I love the “Sitting with Difficulties Meditation.” You get super-calm through breathing, and then face the difficulty…an emotion, task, person or situation. It is a half an hour meditation, and during the course of it, I usually know exactly what I should do about the difficulty, and what the next steps should be. If it is an inter-personal hassle, sometimes I have a better understanding of the person’s behaviour, and more compassion, and forgiveness comes more easily. Sometimes, I just take the difficulty and leave it in God’s hands to do what he wants with it. It functions as a Serenity Prayer, accepting the things I cannot change, and changing the things I can. And it cuts problems down to size. Some annoying situations and random people one can just blow off.
7 Emotional and Mental Health
Meditation helps me calm my emotions, and achieve a (sometimes temporary) serenity from which productivity flows. It gives me space to confront my thoughts and the emotional niggles and dissatisfactions which otherwise would be shoved underground to emerge in a perhaps harmful form. When under stress, a 20 minute guided meditation is a way of checking out, like taking a small boat out to sea, and when I return, I am so much calmer.

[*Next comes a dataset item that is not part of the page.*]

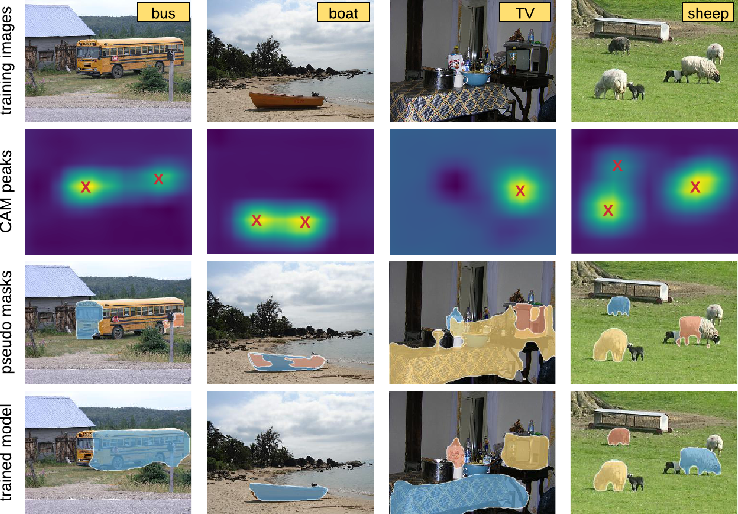 Figure 1 for Where are the Masks: Instance Segmentation with Image-level Supervision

Emotional health is not something I have focused on… In my teens and twenties, I focused on my intellectual life, reading, reading, reading; in my thirties and forties, I began to focus on my interior and spiritual life. A health breakdown, almost five years ago, made me begin to take my physical health seriously. And now, I am also trying to be more cognisant of my emotional life, not just interrogating what I think about people, situations, projects, commitments, holiday destinations, but also what I feel about them, for emotions, the iceberg beneath the surface, control more of our actions and behaviour than we realise. Our intuition and emotions carry a lot of wisdom, for perhaps the heart, the gut, the unconscious is smarter than our thinking mind.
8 Connecting with the Body
Meditation is teaching me to reconnect with the body, and its wisdom and signals. Hey, Anita, your stomach is tightening, your breath is constricting, be careful of this person, this situation, this commitment, this demand. Hey Anita, your heart is beating faster, your mind is racing. Stop. Meditate. Slow down. Slow down.
Thoughts create actual molecules in our bodies, raising levels of stress hormones like cortisol or adrenaline, bonding hormones like oxytocin, or “happy chemicals” like the neurotransmitters serotonin or dopamine. Just as bodily tension or pain stresses the mind, the mind causes psychosomatic physical pain and tension. Meditation calms both mind and body, increasing both physical and mental health and productivity through the power of the mind.
9 Learning to be Present
This is something I am beginning to learn, but the practice of paying attention, though practices like the body scan teaches me to come into my body and just be present… for instance, when I am physically uncomfortable or bored in Yoga class, or in social or group situations. It is so rare in our distracted age to either listen or be listened to with full attention that increasingly people pay therapists big bucks to do just that. The practice of meditation is helping me learn to be really present, and really listen to people with my full attention, and, of course, when you do that you learn far more than what they saying, for, unless you are dealing with a practised con-person, the eyes, face, and body speak their own language.
How can you learn to meditate?
I went to classes. However, if you need to learn promptly or haven’t the time or finance right now, I’d suggest
Mark Williams’ wonderful book Mindfulness: A Practical Guide to Finding Peace in a Frantic World which has a meditation CD included, on Amazon.co.uk or Amazon.com.